Oil Tumble Boosts Odds Of Tullow Takeover

TullowOilJubileeAfter almost a decade of deal speculation, Tullow Oil Plc (TLW) may finally be ripe for a takeover.

The plunge in oil prices has erased more than half of Tullow’s market value since June.

Management is now concerned the $6 billion company could be vulnerable to an approach by a larger oil and gas producer, according to people familiar with the matter told Bloomberg.

Tullow’s shareholder roster has also changed. U.S. funds that would probably be more receptive to a sale have taken on a greater proportion of the stock, one of the people said.

The London-based explorer is responsible for some of Africa’s largest oil discoveries, giving it enough production potential to entice megabuyers.Total SA (FP), Cnooc Ltd. (883) and Exxon Mobil Corp. (XOM) would be among logical bidders since they’ve expressed interest in African assets before, said Bank of Montreal.

And a buyer wouldn’t have to contend with obstacles such as a poison pill or dual-class stock structure, according to BMO.

Tullow offers “a significant operating position that would not look out of place in the portfolio of a larger company,” said David Mirzai, a London-based analyst at Societe Generale.

He said Tullow’s drop and the decline in oil prices would certainly make it a lot easier to win the investor base around than in previous years.

George Cazenove, head of media relations at Tullow, declined to comment.

Representatives for French producer Total and Cnooc, China’s biggest offshore oil and gas producer didn’t respond to requests for comment. A representative for Irving, Texas-based Exxon declined to comment.

 Oil Frontiers

Tullow has been the subject of takeover speculation since at least 2006. The company leapfrogged its peers with billions of barrels of oil discoveries in African frontiers including Ghana and Uganda.

“Ghana and Kenya and Uganda offer a big company material production and enough reserves for it to move the needle,” Brendan Warn, a London-based analyst at BMO, said in a phone interview.

“There’s a pretty low-risk upside. The oil in place is there. You’ve just got to get the recovery, to get the oil out of the ground,” he said.

The company’s best takeover defense these past eight years has been its lofty valuation. That may not be as strong a shield today.

 Market Concern

Oil has slumped more than 30 percent since peaking in June, dropping below $70 a barrel in recent days, as the U.S. pumps oil at the fastest rate in three decades and global demand growth slows.

The Organisation of Petroleum Exporting Countries’ failure to cut its production target last week has some speculating crude could sink a lot lower.

With oil in freefall, investors have punished the stocks of producers, particularly those such as Tullow that have sizeable debt burdens and projects that are going to require more funding.
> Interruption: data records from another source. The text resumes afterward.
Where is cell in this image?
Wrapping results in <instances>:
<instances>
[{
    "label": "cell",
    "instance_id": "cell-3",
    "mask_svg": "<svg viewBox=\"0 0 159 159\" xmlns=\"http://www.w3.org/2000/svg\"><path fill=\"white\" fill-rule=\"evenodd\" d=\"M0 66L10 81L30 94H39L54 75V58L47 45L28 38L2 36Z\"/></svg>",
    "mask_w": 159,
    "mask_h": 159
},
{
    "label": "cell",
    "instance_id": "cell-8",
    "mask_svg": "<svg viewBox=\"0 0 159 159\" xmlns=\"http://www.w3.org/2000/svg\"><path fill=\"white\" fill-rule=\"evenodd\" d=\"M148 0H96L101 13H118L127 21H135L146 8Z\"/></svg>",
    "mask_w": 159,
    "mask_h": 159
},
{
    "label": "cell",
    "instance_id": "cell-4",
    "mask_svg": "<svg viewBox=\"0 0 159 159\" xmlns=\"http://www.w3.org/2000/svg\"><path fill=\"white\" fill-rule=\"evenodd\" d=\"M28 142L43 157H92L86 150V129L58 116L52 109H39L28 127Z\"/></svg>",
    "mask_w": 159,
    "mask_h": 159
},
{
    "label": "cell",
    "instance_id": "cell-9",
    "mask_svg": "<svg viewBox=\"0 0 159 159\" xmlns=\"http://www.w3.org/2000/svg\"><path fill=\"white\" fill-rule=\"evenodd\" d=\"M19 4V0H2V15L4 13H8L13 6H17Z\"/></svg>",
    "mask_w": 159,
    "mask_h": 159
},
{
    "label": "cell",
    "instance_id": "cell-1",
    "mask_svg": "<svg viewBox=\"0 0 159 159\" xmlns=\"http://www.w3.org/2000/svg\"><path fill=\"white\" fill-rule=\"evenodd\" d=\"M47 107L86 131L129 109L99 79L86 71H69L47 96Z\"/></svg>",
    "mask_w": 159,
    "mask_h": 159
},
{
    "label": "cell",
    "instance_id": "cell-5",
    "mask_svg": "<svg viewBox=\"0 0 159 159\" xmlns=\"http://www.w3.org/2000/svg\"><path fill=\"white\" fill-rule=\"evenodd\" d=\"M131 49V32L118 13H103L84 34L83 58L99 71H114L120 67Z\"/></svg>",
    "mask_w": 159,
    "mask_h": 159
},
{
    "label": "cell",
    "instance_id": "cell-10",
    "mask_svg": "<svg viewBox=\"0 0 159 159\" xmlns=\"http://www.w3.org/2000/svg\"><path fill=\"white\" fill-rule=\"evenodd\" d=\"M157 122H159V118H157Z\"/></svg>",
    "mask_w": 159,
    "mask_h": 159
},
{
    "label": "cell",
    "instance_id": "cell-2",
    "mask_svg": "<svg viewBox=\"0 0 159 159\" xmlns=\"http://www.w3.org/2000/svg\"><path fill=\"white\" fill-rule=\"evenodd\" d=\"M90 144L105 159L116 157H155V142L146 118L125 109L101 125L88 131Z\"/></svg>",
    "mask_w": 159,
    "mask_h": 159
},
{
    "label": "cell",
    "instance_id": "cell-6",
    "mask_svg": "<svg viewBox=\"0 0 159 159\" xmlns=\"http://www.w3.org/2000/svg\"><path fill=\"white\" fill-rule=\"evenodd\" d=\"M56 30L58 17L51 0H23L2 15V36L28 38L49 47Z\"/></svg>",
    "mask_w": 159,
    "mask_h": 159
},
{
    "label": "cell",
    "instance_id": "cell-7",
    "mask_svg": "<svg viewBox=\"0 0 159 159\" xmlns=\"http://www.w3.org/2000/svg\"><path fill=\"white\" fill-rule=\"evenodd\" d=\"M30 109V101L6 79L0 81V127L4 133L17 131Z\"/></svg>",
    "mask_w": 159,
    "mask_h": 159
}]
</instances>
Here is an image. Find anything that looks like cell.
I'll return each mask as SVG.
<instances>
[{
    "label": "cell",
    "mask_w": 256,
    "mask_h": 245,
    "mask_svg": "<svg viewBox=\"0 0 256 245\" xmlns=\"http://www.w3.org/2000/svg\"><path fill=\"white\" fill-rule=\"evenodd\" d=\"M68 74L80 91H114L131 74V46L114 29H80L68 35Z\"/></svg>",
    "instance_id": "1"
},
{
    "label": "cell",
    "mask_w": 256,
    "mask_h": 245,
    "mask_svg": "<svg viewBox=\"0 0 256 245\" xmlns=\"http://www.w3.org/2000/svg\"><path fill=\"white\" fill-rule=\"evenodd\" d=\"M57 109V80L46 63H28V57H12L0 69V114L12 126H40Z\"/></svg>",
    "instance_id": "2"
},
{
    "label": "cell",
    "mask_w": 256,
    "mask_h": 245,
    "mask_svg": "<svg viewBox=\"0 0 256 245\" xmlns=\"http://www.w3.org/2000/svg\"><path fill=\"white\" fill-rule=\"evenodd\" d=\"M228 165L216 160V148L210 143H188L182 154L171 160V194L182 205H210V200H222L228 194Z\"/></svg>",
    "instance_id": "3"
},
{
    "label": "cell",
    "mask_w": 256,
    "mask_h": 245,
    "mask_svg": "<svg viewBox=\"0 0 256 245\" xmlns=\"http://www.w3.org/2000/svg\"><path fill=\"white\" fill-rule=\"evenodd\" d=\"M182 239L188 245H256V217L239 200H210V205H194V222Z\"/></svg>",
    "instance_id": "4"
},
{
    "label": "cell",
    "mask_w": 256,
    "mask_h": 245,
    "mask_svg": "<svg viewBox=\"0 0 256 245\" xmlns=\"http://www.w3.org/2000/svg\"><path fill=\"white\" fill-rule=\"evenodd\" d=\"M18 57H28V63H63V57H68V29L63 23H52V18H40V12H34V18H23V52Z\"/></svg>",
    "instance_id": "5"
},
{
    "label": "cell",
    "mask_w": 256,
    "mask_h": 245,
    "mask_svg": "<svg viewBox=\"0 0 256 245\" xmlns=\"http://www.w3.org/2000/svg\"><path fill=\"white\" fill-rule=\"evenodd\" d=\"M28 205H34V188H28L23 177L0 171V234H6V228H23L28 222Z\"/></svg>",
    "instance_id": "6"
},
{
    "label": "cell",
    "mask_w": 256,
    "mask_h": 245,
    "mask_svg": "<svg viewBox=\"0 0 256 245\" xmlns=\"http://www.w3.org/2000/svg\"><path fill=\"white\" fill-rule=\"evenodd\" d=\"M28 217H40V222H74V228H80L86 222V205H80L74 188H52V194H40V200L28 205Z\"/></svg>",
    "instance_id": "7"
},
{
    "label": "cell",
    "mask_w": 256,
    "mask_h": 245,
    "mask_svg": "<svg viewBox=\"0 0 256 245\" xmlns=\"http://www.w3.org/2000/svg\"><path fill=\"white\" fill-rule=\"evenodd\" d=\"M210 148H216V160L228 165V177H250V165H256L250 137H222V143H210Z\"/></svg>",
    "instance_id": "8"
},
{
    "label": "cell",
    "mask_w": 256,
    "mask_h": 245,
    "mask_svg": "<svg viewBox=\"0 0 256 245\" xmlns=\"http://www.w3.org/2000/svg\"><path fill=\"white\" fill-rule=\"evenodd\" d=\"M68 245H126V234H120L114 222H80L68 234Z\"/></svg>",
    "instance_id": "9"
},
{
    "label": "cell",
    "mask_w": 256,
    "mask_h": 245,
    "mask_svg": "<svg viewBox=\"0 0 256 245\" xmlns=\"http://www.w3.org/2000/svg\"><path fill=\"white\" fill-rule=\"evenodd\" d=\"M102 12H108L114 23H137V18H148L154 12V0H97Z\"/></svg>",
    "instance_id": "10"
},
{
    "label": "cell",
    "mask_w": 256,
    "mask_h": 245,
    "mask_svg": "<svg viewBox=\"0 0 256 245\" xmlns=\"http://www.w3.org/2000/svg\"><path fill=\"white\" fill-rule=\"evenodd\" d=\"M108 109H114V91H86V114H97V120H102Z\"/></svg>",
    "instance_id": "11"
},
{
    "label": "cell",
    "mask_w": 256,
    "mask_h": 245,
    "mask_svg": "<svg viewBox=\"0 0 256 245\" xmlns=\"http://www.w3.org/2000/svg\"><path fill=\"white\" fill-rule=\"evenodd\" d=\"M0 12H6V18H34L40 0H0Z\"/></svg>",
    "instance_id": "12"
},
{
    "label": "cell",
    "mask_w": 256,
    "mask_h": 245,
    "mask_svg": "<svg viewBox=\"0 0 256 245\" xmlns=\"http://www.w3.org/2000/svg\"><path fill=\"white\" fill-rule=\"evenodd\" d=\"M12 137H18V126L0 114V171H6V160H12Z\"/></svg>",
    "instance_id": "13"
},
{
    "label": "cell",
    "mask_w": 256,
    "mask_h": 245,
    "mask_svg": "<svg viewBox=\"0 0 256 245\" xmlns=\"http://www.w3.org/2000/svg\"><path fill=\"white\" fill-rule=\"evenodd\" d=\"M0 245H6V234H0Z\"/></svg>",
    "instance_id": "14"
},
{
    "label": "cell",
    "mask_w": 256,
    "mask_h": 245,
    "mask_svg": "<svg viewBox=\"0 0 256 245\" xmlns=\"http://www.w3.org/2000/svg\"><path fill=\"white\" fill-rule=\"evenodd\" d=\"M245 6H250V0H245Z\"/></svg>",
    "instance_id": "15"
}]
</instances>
The company has lost about $7.5 billion in market capitalisation since oil prices peaked this year and is now valued at just a quarter of its $23 billion high in 2012.
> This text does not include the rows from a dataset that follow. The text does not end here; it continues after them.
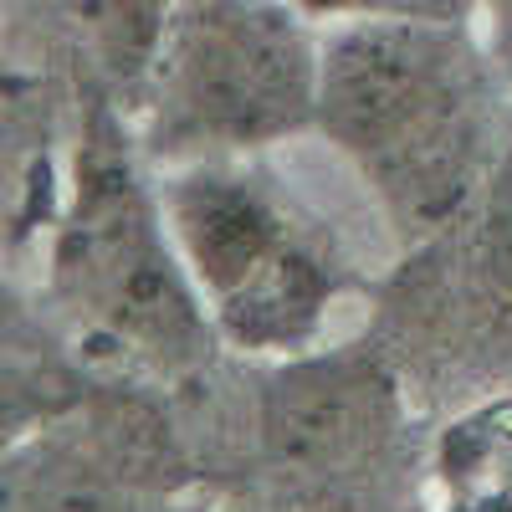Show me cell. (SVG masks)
I'll return each instance as SVG.
<instances>
[{
  "label": "cell",
  "instance_id": "1",
  "mask_svg": "<svg viewBox=\"0 0 512 512\" xmlns=\"http://www.w3.org/2000/svg\"><path fill=\"white\" fill-rule=\"evenodd\" d=\"M318 128L395 226L466 216L497 144L492 72L461 21L344 16L318 52Z\"/></svg>",
  "mask_w": 512,
  "mask_h": 512
},
{
  "label": "cell",
  "instance_id": "2",
  "mask_svg": "<svg viewBox=\"0 0 512 512\" xmlns=\"http://www.w3.org/2000/svg\"><path fill=\"white\" fill-rule=\"evenodd\" d=\"M256 154H221L169 195L180 262L210 318L262 354H297L349 287V231Z\"/></svg>",
  "mask_w": 512,
  "mask_h": 512
},
{
  "label": "cell",
  "instance_id": "3",
  "mask_svg": "<svg viewBox=\"0 0 512 512\" xmlns=\"http://www.w3.org/2000/svg\"><path fill=\"white\" fill-rule=\"evenodd\" d=\"M318 52L297 0H185L159 41L164 108L221 154L282 149L318 118Z\"/></svg>",
  "mask_w": 512,
  "mask_h": 512
},
{
  "label": "cell",
  "instance_id": "4",
  "mask_svg": "<svg viewBox=\"0 0 512 512\" xmlns=\"http://www.w3.org/2000/svg\"><path fill=\"white\" fill-rule=\"evenodd\" d=\"M436 482L446 512H512V400L482 405L451 425Z\"/></svg>",
  "mask_w": 512,
  "mask_h": 512
}]
</instances>
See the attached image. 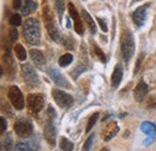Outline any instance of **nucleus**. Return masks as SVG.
I'll use <instances>...</instances> for the list:
<instances>
[{
  "label": "nucleus",
  "mask_w": 156,
  "mask_h": 151,
  "mask_svg": "<svg viewBox=\"0 0 156 151\" xmlns=\"http://www.w3.org/2000/svg\"><path fill=\"white\" fill-rule=\"evenodd\" d=\"M23 34L25 40L30 44L39 46L41 42V30H40L39 20L35 18L27 19L23 25Z\"/></svg>",
  "instance_id": "nucleus-1"
},
{
  "label": "nucleus",
  "mask_w": 156,
  "mask_h": 151,
  "mask_svg": "<svg viewBox=\"0 0 156 151\" xmlns=\"http://www.w3.org/2000/svg\"><path fill=\"white\" fill-rule=\"evenodd\" d=\"M120 49H121V55L124 58L125 62H129L135 53V40L130 30H125L124 34L121 35Z\"/></svg>",
  "instance_id": "nucleus-2"
},
{
  "label": "nucleus",
  "mask_w": 156,
  "mask_h": 151,
  "mask_svg": "<svg viewBox=\"0 0 156 151\" xmlns=\"http://www.w3.org/2000/svg\"><path fill=\"white\" fill-rule=\"evenodd\" d=\"M43 19H44V24H46V29L48 31V35L49 37L52 38L53 41H59L60 37V34H59V30L54 23V19H53V15H52V11L49 9V6H46L43 9Z\"/></svg>",
  "instance_id": "nucleus-3"
},
{
  "label": "nucleus",
  "mask_w": 156,
  "mask_h": 151,
  "mask_svg": "<svg viewBox=\"0 0 156 151\" xmlns=\"http://www.w3.org/2000/svg\"><path fill=\"white\" fill-rule=\"evenodd\" d=\"M27 104L30 113L39 114L44 107V97L42 94H30L27 98Z\"/></svg>",
  "instance_id": "nucleus-4"
},
{
  "label": "nucleus",
  "mask_w": 156,
  "mask_h": 151,
  "mask_svg": "<svg viewBox=\"0 0 156 151\" xmlns=\"http://www.w3.org/2000/svg\"><path fill=\"white\" fill-rule=\"evenodd\" d=\"M9 98H10V102L11 104L13 106L15 109L17 111H22L24 108V97H23V94L20 91V89L16 85H12L10 86L9 89Z\"/></svg>",
  "instance_id": "nucleus-5"
},
{
  "label": "nucleus",
  "mask_w": 156,
  "mask_h": 151,
  "mask_svg": "<svg viewBox=\"0 0 156 151\" xmlns=\"http://www.w3.org/2000/svg\"><path fill=\"white\" fill-rule=\"evenodd\" d=\"M13 130L15 132L17 133L20 137H23V138H28L33 134V124L28 120V119H20L15 122L13 125Z\"/></svg>",
  "instance_id": "nucleus-6"
},
{
  "label": "nucleus",
  "mask_w": 156,
  "mask_h": 151,
  "mask_svg": "<svg viewBox=\"0 0 156 151\" xmlns=\"http://www.w3.org/2000/svg\"><path fill=\"white\" fill-rule=\"evenodd\" d=\"M22 76L24 78V82L29 85V86H37L40 84V79L37 73L35 72V70L33 68L31 65L25 64L22 66Z\"/></svg>",
  "instance_id": "nucleus-7"
},
{
  "label": "nucleus",
  "mask_w": 156,
  "mask_h": 151,
  "mask_svg": "<svg viewBox=\"0 0 156 151\" xmlns=\"http://www.w3.org/2000/svg\"><path fill=\"white\" fill-rule=\"evenodd\" d=\"M52 96H53L54 101L57 102V104L61 108H70L72 106V103H73V97L71 95L66 94L62 90L53 89Z\"/></svg>",
  "instance_id": "nucleus-8"
},
{
  "label": "nucleus",
  "mask_w": 156,
  "mask_h": 151,
  "mask_svg": "<svg viewBox=\"0 0 156 151\" xmlns=\"http://www.w3.org/2000/svg\"><path fill=\"white\" fill-rule=\"evenodd\" d=\"M43 134L46 140L48 142L49 145L54 146L55 144V127H54V119H48L47 118V124L44 126Z\"/></svg>",
  "instance_id": "nucleus-9"
},
{
  "label": "nucleus",
  "mask_w": 156,
  "mask_h": 151,
  "mask_svg": "<svg viewBox=\"0 0 156 151\" xmlns=\"http://www.w3.org/2000/svg\"><path fill=\"white\" fill-rule=\"evenodd\" d=\"M48 75L51 77V79L57 84L59 86H62V88H70V83L65 79V77L60 73V71H59L58 68H55V67H51L49 70H48Z\"/></svg>",
  "instance_id": "nucleus-10"
},
{
  "label": "nucleus",
  "mask_w": 156,
  "mask_h": 151,
  "mask_svg": "<svg viewBox=\"0 0 156 151\" xmlns=\"http://www.w3.org/2000/svg\"><path fill=\"white\" fill-rule=\"evenodd\" d=\"M69 12H70V16L73 18V22H75V30H76V33L79 34V35H83V34H84L83 22L79 18L77 10H76V7H75V5H73L72 2L69 4Z\"/></svg>",
  "instance_id": "nucleus-11"
},
{
  "label": "nucleus",
  "mask_w": 156,
  "mask_h": 151,
  "mask_svg": "<svg viewBox=\"0 0 156 151\" xmlns=\"http://www.w3.org/2000/svg\"><path fill=\"white\" fill-rule=\"evenodd\" d=\"M148 93H149V88H148L147 83L140 80L136 85L135 90H133V97H135V100H136L137 102H143L145 100Z\"/></svg>",
  "instance_id": "nucleus-12"
},
{
  "label": "nucleus",
  "mask_w": 156,
  "mask_h": 151,
  "mask_svg": "<svg viewBox=\"0 0 156 151\" xmlns=\"http://www.w3.org/2000/svg\"><path fill=\"white\" fill-rule=\"evenodd\" d=\"M119 132V126L115 121H111L103 130L102 132V137L105 142H109L112 138H114Z\"/></svg>",
  "instance_id": "nucleus-13"
},
{
  "label": "nucleus",
  "mask_w": 156,
  "mask_h": 151,
  "mask_svg": "<svg viewBox=\"0 0 156 151\" xmlns=\"http://www.w3.org/2000/svg\"><path fill=\"white\" fill-rule=\"evenodd\" d=\"M149 5H144V6H140L138 7L136 11L133 12L132 15V18H133V22L136 23L137 26H142L147 19V10H148Z\"/></svg>",
  "instance_id": "nucleus-14"
},
{
  "label": "nucleus",
  "mask_w": 156,
  "mask_h": 151,
  "mask_svg": "<svg viewBox=\"0 0 156 151\" xmlns=\"http://www.w3.org/2000/svg\"><path fill=\"white\" fill-rule=\"evenodd\" d=\"M122 75H124V71H122V66L120 64H117L115 67H114V71L112 73V78H111V83H112V86L115 89L119 86V84L121 83V79H122Z\"/></svg>",
  "instance_id": "nucleus-15"
},
{
  "label": "nucleus",
  "mask_w": 156,
  "mask_h": 151,
  "mask_svg": "<svg viewBox=\"0 0 156 151\" xmlns=\"http://www.w3.org/2000/svg\"><path fill=\"white\" fill-rule=\"evenodd\" d=\"M30 57L33 59V61L35 62L36 66L39 67H43L44 64H46V59L42 52H40L39 49H31L30 51Z\"/></svg>",
  "instance_id": "nucleus-16"
},
{
  "label": "nucleus",
  "mask_w": 156,
  "mask_h": 151,
  "mask_svg": "<svg viewBox=\"0 0 156 151\" xmlns=\"http://www.w3.org/2000/svg\"><path fill=\"white\" fill-rule=\"evenodd\" d=\"M37 9V2L33 1V0H25L23 7H22V13L24 16H28L29 13H31L33 11H35Z\"/></svg>",
  "instance_id": "nucleus-17"
},
{
  "label": "nucleus",
  "mask_w": 156,
  "mask_h": 151,
  "mask_svg": "<svg viewBox=\"0 0 156 151\" xmlns=\"http://www.w3.org/2000/svg\"><path fill=\"white\" fill-rule=\"evenodd\" d=\"M82 15H83V19H84V22L88 24V26H89V29H90V31H91V34L94 35V34H96V24H95V22H94V19L93 17L85 11V10H83L82 11Z\"/></svg>",
  "instance_id": "nucleus-18"
},
{
  "label": "nucleus",
  "mask_w": 156,
  "mask_h": 151,
  "mask_svg": "<svg viewBox=\"0 0 156 151\" xmlns=\"http://www.w3.org/2000/svg\"><path fill=\"white\" fill-rule=\"evenodd\" d=\"M140 130H142V132H144L145 134H148V135H153L154 137L156 134V126L154 124L149 122V121H144L140 125Z\"/></svg>",
  "instance_id": "nucleus-19"
},
{
  "label": "nucleus",
  "mask_w": 156,
  "mask_h": 151,
  "mask_svg": "<svg viewBox=\"0 0 156 151\" xmlns=\"http://www.w3.org/2000/svg\"><path fill=\"white\" fill-rule=\"evenodd\" d=\"M34 143H17L15 146L16 151H36L37 150V145H33Z\"/></svg>",
  "instance_id": "nucleus-20"
},
{
  "label": "nucleus",
  "mask_w": 156,
  "mask_h": 151,
  "mask_svg": "<svg viewBox=\"0 0 156 151\" xmlns=\"http://www.w3.org/2000/svg\"><path fill=\"white\" fill-rule=\"evenodd\" d=\"M72 61H73V57H72V54H70V53H65L64 55H61V57L59 58V65H60L61 67L69 66Z\"/></svg>",
  "instance_id": "nucleus-21"
},
{
  "label": "nucleus",
  "mask_w": 156,
  "mask_h": 151,
  "mask_svg": "<svg viewBox=\"0 0 156 151\" xmlns=\"http://www.w3.org/2000/svg\"><path fill=\"white\" fill-rule=\"evenodd\" d=\"M15 53H16V57H17V59L18 60H20V61H24L25 59H27V52H25V49H24V47L22 46V44H16L15 46Z\"/></svg>",
  "instance_id": "nucleus-22"
},
{
  "label": "nucleus",
  "mask_w": 156,
  "mask_h": 151,
  "mask_svg": "<svg viewBox=\"0 0 156 151\" xmlns=\"http://www.w3.org/2000/svg\"><path fill=\"white\" fill-rule=\"evenodd\" d=\"M60 149L61 151H73V143L66 138L60 139Z\"/></svg>",
  "instance_id": "nucleus-23"
},
{
  "label": "nucleus",
  "mask_w": 156,
  "mask_h": 151,
  "mask_svg": "<svg viewBox=\"0 0 156 151\" xmlns=\"http://www.w3.org/2000/svg\"><path fill=\"white\" fill-rule=\"evenodd\" d=\"M54 6H55V10L58 12L59 18H62V13H64V10H65V1L64 0H54Z\"/></svg>",
  "instance_id": "nucleus-24"
},
{
  "label": "nucleus",
  "mask_w": 156,
  "mask_h": 151,
  "mask_svg": "<svg viewBox=\"0 0 156 151\" xmlns=\"http://www.w3.org/2000/svg\"><path fill=\"white\" fill-rule=\"evenodd\" d=\"M98 119V113H94L91 116H90V119H89V121H88V124H87V128H85L87 133L89 132V131H90V130L94 127V125L96 124Z\"/></svg>",
  "instance_id": "nucleus-25"
},
{
  "label": "nucleus",
  "mask_w": 156,
  "mask_h": 151,
  "mask_svg": "<svg viewBox=\"0 0 156 151\" xmlns=\"http://www.w3.org/2000/svg\"><path fill=\"white\" fill-rule=\"evenodd\" d=\"M12 146H13V140H12V137L10 134L6 135L5 140H4V148L6 151H11L12 150Z\"/></svg>",
  "instance_id": "nucleus-26"
},
{
  "label": "nucleus",
  "mask_w": 156,
  "mask_h": 151,
  "mask_svg": "<svg viewBox=\"0 0 156 151\" xmlns=\"http://www.w3.org/2000/svg\"><path fill=\"white\" fill-rule=\"evenodd\" d=\"M20 23H22V18H20V16L18 13H13L10 17V24L12 26H18V25H20Z\"/></svg>",
  "instance_id": "nucleus-27"
},
{
  "label": "nucleus",
  "mask_w": 156,
  "mask_h": 151,
  "mask_svg": "<svg viewBox=\"0 0 156 151\" xmlns=\"http://www.w3.org/2000/svg\"><path fill=\"white\" fill-rule=\"evenodd\" d=\"M93 142H94V134H90V135L88 137V139L85 140V143H84V145H83L82 151H90L91 145H93Z\"/></svg>",
  "instance_id": "nucleus-28"
},
{
  "label": "nucleus",
  "mask_w": 156,
  "mask_h": 151,
  "mask_svg": "<svg viewBox=\"0 0 156 151\" xmlns=\"http://www.w3.org/2000/svg\"><path fill=\"white\" fill-rule=\"evenodd\" d=\"M93 47H94V52H95V54L98 57V59H100L102 62H106V57H105V54L102 53V51L100 49V47L96 46V44H94Z\"/></svg>",
  "instance_id": "nucleus-29"
},
{
  "label": "nucleus",
  "mask_w": 156,
  "mask_h": 151,
  "mask_svg": "<svg viewBox=\"0 0 156 151\" xmlns=\"http://www.w3.org/2000/svg\"><path fill=\"white\" fill-rule=\"evenodd\" d=\"M147 107H148V108H151V109H155L156 108V98L154 96H150V98L148 100Z\"/></svg>",
  "instance_id": "nucleus-30"
},
{
  "label": "nucleus",
  "mask_w": 156,
  "mask_h": 151,
  "mask_svg": "<svg viewBox=\"0 0 156 151\" xmlns=\"http://www.w3.org/2000/svg\"><path fill=\"white\" fill-rule=\"evenodd\" d=\"M17 37H18V31H17V29H16V28L10 29V38H11V41H16Z\"/></svg>",
  "instance_id": "nucleus-31"
},
{
  "label": "nucleus",
  "mask_w": 156,
  "mask_h": 151,
  "mask_svg": "<svg viewBox=\"0 0 156 151\" xmlns=\"http://www.w3.org/2000/svg\"><path fill=\"white\" fill-rule=\"evenodd\" d=\"M55 111L52 108V107H48V109H47V118L48 119H55Z\"/></svg>",
  "instance_id": "nucleus-32"
},
{
  "label": "nucleus",
  "mask_w": 156,
  "mask_h": 151,
  "mask_svg": "<svg viewBox=\"0 0 156 151\" xmlns=\"http://www.w3.org/2000/svg\"><path fill=\"white\" fill-rule=\"evenodd\" d=\"M98 24H100V26H101V29H102V31L107 33V31H108V28H107L105 20H103V19H98Z\"/></svg>",
  "instance_id": "nucleus-33"
},
{
  "label": "nucleus",
  "mask_w": 156,
  "mask_h": 151,
  "mask_svg": "<svg viewBox=\"0 0 156 151\" xmlns=\"http://www.w3.org/2000/svg\"><path fill=\"white\" fill-rule=\"evenodd\" d=\"M0 121H1V133H4L7 128V122H6L5 118H2V116L0 118Z\"/></svg>",
  "instance_id": "nucleus-34"
},
{
  "label": "nucleus",
  "mask_w": 156,
  "mask_h": 151,
  "mask_svg": "<svg viewBox=\"0 0 156 151\" xmlns=\"http://www.w3.org/2000/svg\"><path fill=\"white\" fill-rule=\"evenodd\" d=\"M22 1L23 0H13V9L15 10H18L20 7V5H22Z\"/></svg>",
  "instance_id": "nucleus-35"
},
{
  "label": "nucleus",
  "mask_w": 156,
  "mask_h": 151,
  "mask_svg": "<svg viewBox=\"0 0 156 151\" xmlns=\"http://www.w3.org/2000/svg\"><path fill=\"white\" fill-rule=\"evenodd\" d=\"M143 54L142 55H139V58H138V60H137V65H136V70H135V73H137L138 72V70H139V64L142 62V60H143Z\"/></svg>",
  "instance_id": "nucleus-36"
},
{
  "label": "nucleus",
  "mask_w": 156,
  "mask_h": 151,
  "mask_svg": "<svg viewBox=\"0 0 156 151\" xmlns=\"http://www.w3.org/2000/svg\"><path fill=\"white\" fill-rule=\"evenodd\" d=\"M102 151H108V149H103Z\"/></svg>",
  "instance_id": "nucleus-37"
},
{
  "label": "nucleus",
  "mask_w": 156,
  "mask_h": 151,
  "mask_svg": "<svg viewBox=\"0 0 156 151\" xmlns=\"http://www.w3.org/2000/svg\"><path fill=\"white\" fill-rule=\"evenodd\" d=\"M135 1H138V0H135Z\"/></svg>",
  "instance_id": "nucleus-38"
}]
</instances>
Tullow’s $3.1 billion in total debt is 5.2 times its earnings before interest, taxes, depreciation and amortisation in the past 12 months, according to data compiled by Bloomberg.

When write-downs for exploration costs are excluded, Tullow’s ratio of debt to earnings is less than 2. The company also has about $2 billion in undrawn lending facilities.

That company isn’t going to struggle to pay its bills or have to find a buyer, but “the share price wouldn’t be where it was if the market wasn’t concerned,” Stuart Amor, head of oil and gas research at RFC Ambrian Ltd. in London, said in a phone interview.

‘Challenging Time’

Tullow last month said it will cut its exploration and appraisal budget to $300 million from $1 billion amid what Chief Executive Officer Aidan Heavey deemed a “challenging time for the oil industry”.

 Not Willing

Just because Tullow’s management feels vulnerable doesn’t mean it would be a willing seller.

If CEO Heavey and his team think they can weather the current weak environment, “the last thing they want to do is roll over today,” Stanton said.

“Tullow is no longer a darling quite clearly but equally I don’t think it’s stumbling around yet. I think there’s still a way to go before they are willing to throw in the towel,” he said.

It would probably take a bid of at least 700 pence or 800 pence a share, or as much as 7.3 billion pounds ($11.4 billion), to get management to entertain a sale, said Warn of BMO.

“That would be an 88 per cent premium to the stock’s closing price yesterday of 424.70 pence. The big oil producers will have to be comfortable enough with the volatile commodity environment to lay down that kind of cash, which may put a deal farther off,” he said.